◆ Request
In the records below, locate the line containing "Does the fingernail"; output that line and every following line through the last, exactly.
···
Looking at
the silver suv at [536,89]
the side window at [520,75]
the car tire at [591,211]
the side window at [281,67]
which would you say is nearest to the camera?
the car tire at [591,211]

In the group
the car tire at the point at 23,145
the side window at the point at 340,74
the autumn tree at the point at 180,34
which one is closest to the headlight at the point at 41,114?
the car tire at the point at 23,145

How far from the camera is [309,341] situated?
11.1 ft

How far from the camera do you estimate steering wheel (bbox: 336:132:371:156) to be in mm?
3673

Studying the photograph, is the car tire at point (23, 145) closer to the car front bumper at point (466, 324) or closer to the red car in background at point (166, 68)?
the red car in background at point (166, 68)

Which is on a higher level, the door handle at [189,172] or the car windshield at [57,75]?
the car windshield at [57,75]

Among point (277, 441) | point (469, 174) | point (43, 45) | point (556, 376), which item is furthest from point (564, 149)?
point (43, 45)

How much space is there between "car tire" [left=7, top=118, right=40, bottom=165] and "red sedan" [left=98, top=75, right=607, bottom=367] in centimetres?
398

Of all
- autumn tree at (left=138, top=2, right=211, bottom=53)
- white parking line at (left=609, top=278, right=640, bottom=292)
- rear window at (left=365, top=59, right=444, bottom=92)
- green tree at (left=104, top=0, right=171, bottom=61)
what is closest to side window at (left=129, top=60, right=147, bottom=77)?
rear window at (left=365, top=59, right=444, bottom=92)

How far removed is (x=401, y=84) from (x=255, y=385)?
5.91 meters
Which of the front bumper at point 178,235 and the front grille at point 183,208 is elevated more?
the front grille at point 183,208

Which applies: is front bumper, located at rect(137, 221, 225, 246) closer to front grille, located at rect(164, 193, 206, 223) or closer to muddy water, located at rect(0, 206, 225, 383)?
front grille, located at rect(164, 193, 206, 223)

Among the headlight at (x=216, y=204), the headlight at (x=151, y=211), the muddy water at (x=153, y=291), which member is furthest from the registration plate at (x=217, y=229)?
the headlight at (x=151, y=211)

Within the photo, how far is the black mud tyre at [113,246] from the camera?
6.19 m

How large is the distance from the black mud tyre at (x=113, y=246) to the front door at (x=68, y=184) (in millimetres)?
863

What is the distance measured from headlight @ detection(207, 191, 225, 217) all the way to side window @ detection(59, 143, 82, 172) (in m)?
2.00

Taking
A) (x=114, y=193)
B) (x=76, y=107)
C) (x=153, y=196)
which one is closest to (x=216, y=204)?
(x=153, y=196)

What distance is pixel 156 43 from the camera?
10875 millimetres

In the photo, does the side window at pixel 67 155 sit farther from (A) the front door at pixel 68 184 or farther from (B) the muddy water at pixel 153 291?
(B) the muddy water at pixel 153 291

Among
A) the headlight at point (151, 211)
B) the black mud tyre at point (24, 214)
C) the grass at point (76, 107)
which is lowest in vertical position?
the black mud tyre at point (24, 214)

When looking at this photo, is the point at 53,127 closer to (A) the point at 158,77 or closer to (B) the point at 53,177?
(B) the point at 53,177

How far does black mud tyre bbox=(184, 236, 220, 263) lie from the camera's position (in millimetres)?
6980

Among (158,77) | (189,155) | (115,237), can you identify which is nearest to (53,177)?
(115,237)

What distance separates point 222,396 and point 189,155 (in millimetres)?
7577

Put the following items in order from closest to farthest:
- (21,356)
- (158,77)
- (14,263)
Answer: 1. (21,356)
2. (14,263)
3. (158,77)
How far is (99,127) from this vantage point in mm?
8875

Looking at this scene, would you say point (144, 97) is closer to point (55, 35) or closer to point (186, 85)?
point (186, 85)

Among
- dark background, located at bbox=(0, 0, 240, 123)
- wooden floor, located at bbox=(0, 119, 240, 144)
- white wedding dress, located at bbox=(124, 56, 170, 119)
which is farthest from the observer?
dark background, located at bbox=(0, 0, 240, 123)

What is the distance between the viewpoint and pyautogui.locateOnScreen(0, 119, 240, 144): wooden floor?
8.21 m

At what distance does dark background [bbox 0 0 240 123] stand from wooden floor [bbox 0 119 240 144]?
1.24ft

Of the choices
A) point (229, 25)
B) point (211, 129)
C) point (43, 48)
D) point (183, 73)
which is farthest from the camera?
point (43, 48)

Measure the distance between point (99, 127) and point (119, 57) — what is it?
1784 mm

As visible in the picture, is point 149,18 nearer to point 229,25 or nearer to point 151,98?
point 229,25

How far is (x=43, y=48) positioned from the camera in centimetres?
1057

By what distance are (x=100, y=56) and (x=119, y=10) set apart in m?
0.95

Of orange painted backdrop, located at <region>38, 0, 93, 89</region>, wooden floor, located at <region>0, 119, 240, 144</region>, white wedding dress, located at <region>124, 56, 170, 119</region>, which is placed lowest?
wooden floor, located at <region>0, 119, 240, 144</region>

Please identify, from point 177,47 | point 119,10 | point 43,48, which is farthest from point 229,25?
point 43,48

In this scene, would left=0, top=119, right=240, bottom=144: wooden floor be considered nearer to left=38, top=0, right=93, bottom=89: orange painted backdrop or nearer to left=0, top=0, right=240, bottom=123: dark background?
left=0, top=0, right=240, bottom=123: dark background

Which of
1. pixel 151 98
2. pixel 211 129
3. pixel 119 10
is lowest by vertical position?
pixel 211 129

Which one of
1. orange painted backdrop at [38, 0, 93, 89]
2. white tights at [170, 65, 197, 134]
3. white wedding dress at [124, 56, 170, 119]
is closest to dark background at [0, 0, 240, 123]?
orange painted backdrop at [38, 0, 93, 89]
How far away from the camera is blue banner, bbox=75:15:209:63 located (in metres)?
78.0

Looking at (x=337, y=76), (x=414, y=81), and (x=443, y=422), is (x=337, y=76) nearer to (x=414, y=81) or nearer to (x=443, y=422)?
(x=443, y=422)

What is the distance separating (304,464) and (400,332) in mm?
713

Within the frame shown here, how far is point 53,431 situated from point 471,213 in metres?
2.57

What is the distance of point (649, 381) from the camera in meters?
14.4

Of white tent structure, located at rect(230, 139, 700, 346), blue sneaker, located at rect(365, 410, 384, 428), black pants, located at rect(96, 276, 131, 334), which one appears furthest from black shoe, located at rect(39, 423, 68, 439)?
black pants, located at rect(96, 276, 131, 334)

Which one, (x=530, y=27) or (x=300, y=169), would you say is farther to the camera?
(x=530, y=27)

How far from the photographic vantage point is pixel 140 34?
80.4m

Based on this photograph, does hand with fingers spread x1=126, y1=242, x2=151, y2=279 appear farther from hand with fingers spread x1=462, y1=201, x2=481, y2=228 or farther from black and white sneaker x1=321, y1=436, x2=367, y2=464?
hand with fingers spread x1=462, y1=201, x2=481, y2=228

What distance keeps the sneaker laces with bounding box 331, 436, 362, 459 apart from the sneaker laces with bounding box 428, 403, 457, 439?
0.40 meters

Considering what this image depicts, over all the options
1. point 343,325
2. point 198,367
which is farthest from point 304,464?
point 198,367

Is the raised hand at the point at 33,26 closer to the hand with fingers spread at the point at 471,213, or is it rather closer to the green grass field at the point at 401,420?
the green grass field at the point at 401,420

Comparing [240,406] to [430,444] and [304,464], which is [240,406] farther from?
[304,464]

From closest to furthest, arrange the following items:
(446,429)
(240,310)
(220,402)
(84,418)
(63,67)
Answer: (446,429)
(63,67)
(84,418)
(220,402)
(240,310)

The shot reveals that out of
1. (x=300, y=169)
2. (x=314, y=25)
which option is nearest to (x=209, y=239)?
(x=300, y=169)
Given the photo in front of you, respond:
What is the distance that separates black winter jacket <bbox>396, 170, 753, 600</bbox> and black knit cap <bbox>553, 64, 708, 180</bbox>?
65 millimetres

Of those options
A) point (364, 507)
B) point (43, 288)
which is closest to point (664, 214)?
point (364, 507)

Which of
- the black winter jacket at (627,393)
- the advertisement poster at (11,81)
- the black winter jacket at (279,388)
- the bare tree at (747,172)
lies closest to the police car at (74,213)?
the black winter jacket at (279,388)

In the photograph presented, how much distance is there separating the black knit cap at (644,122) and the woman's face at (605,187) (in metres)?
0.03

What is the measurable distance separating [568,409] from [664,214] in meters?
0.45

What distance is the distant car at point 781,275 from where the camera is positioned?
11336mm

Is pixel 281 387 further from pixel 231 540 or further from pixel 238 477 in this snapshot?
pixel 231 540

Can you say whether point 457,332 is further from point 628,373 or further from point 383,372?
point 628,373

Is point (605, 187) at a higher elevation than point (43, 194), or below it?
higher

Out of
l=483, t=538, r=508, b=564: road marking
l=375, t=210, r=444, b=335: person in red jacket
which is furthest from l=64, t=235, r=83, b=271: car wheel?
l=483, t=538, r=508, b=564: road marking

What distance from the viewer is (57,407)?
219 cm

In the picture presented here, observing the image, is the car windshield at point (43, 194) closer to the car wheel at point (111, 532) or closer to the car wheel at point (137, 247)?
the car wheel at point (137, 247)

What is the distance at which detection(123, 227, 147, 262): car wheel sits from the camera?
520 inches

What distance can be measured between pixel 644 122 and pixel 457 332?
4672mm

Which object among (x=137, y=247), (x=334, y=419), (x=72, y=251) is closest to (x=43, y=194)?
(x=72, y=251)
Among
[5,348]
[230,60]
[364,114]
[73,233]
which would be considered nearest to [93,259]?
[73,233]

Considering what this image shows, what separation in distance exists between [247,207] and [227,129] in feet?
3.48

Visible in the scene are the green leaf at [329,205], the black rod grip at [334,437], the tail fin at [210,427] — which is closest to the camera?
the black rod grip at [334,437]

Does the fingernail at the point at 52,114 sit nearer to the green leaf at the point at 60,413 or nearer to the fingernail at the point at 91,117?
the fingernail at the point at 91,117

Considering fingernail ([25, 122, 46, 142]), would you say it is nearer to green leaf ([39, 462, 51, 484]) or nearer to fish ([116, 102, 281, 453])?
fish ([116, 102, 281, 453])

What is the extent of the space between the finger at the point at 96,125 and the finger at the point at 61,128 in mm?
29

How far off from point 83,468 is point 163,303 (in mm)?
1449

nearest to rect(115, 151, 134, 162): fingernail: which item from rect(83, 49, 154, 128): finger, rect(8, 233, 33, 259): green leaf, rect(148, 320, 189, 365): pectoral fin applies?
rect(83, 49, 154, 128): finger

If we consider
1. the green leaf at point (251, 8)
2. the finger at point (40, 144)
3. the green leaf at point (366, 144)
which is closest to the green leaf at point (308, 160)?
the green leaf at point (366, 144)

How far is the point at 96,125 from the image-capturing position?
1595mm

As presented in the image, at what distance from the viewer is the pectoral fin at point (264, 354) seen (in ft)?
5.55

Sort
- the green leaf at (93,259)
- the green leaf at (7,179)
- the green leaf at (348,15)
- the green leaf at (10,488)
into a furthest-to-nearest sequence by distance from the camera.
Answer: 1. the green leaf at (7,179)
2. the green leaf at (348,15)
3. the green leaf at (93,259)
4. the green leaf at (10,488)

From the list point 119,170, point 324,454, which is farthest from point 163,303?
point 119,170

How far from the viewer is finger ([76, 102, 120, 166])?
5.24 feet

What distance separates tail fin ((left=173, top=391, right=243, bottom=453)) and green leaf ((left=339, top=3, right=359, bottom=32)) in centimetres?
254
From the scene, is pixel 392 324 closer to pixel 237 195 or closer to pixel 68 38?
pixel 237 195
···
◆ Completed exercise
Does the fingernail at the point at 52,114 sit nearer to the green leaf at the point at 60,413 or nearer to the fingernail at the point at 91,117?
the fingernail at the point at 91,117

Considering fingernail ([25, 122, 46, 142]), would you say it is nearer to green leaf ([39, 462, 51, 484]) or nearer to fish ([116, 102, 281, 453])?
fish ([116, 102, 281, 453])

What is the extent of the space between the finger at the point at 96,125 and the finger at the point at 61,128 in mm?
29

How far off from point 83,468 is point 163,303 (in mm)?
1449

nearest to rect(115, 151, 134, 162): fingernail: which item from rect(83, 49, 154, 128): finger, rect(8, 233, 33, 259): green leaf, rect(148, 320, 189, 365): pectoral fin applies?
rect(83, 49, 154, 128): finger

If we consider
1. the green leaf at point (251, 8)
2. the finger at point (40, 144)
3. the green leaf at point (366, 144)
which is closest to the green leaf at point (308, 160)?
the green leaf at point (366, 144)

How far is the point at 96,125 from the image-capturing position?
1595mm

As presented in the image, at what distance from the viewer is the pectoral fin at point (264, 354) seen (in ft)?
5.55

Sort
- the green leaf at (93,259)
- the green leaf at (7,179)
- the green leaf at (348,15)
- the green leaf at (10,488)
into a furthest-to-nearest sequence by distance from the camera.
Answer: 1. the green leaf at (7,179)
2. the green leaf at (348,15)
3. the green leaf at (93,259)
4. the green leaf at (10,488)

From the list point 119,170, point 324,454, which is farthest from point 163,303?
point 119,170

How far from the viewer is finger ([76, 102, 120, 166])?
5.24 feet

What distance separates tail fin ((left=173, top=391, right=243, bottom=453)) and green leaf ((left=339, top=3, right=359, bottom=32)) in centimetres?
254
From the scene, is pixel 392 324 closer to pixel 237 195 or closer to pixel 68 38?
pixel 237 195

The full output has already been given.